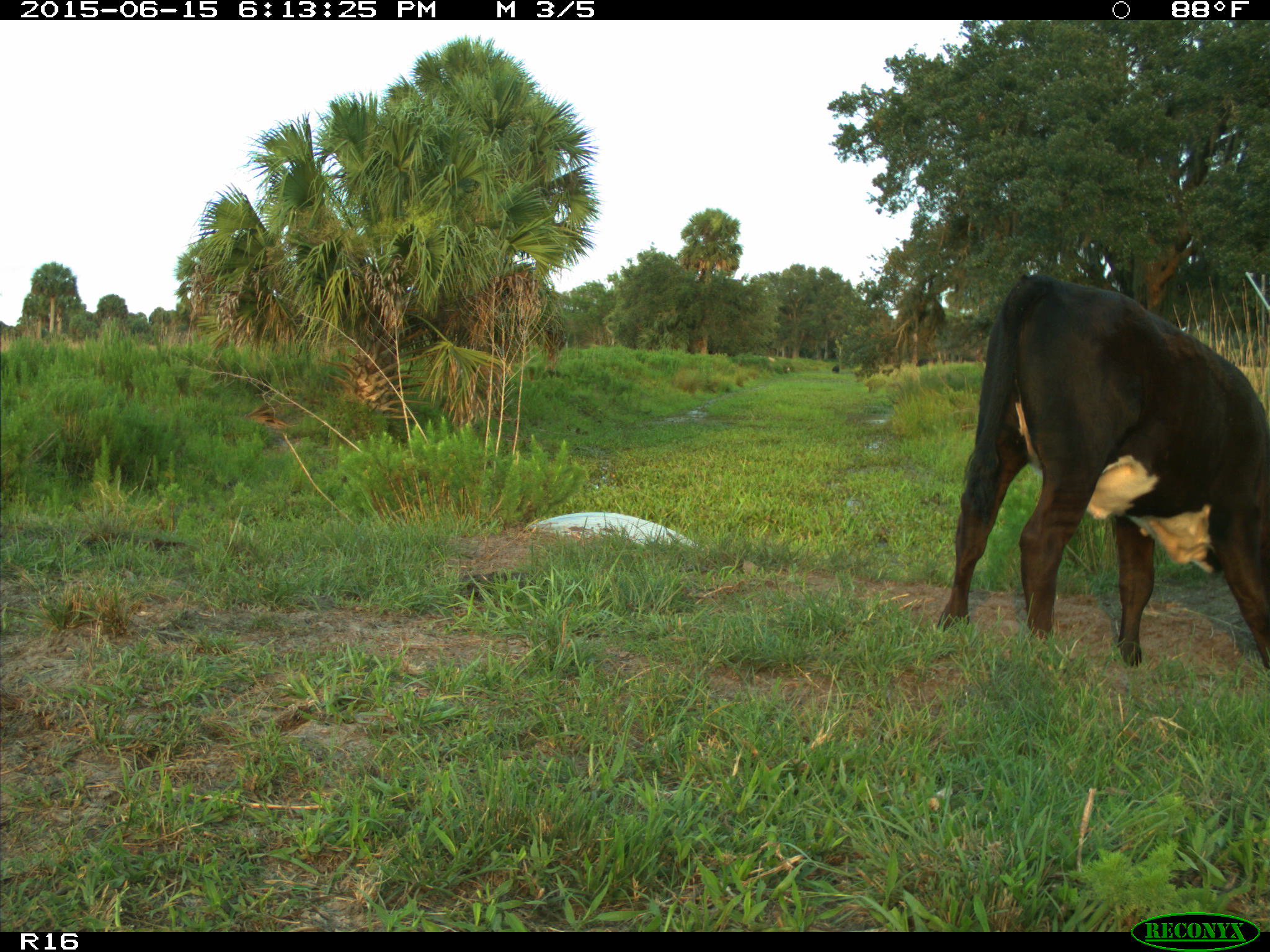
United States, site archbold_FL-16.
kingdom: Animalia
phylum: Chordata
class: Mammalia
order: Artiodactyla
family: Bovidae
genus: Bos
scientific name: Bos taurus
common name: domestic cow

• • • • • • •

== Exercise requirements ==
With the line containing "order: Artiodactyla" as the start and the last line of the material above as the end, copy that run of lines exactly, both ends included, and nothing more.

== Solved exercise ==
order: Artiodactyla
family: Bovidae
genus: Bos
scientific name: Bos taurus
common name: domestic cow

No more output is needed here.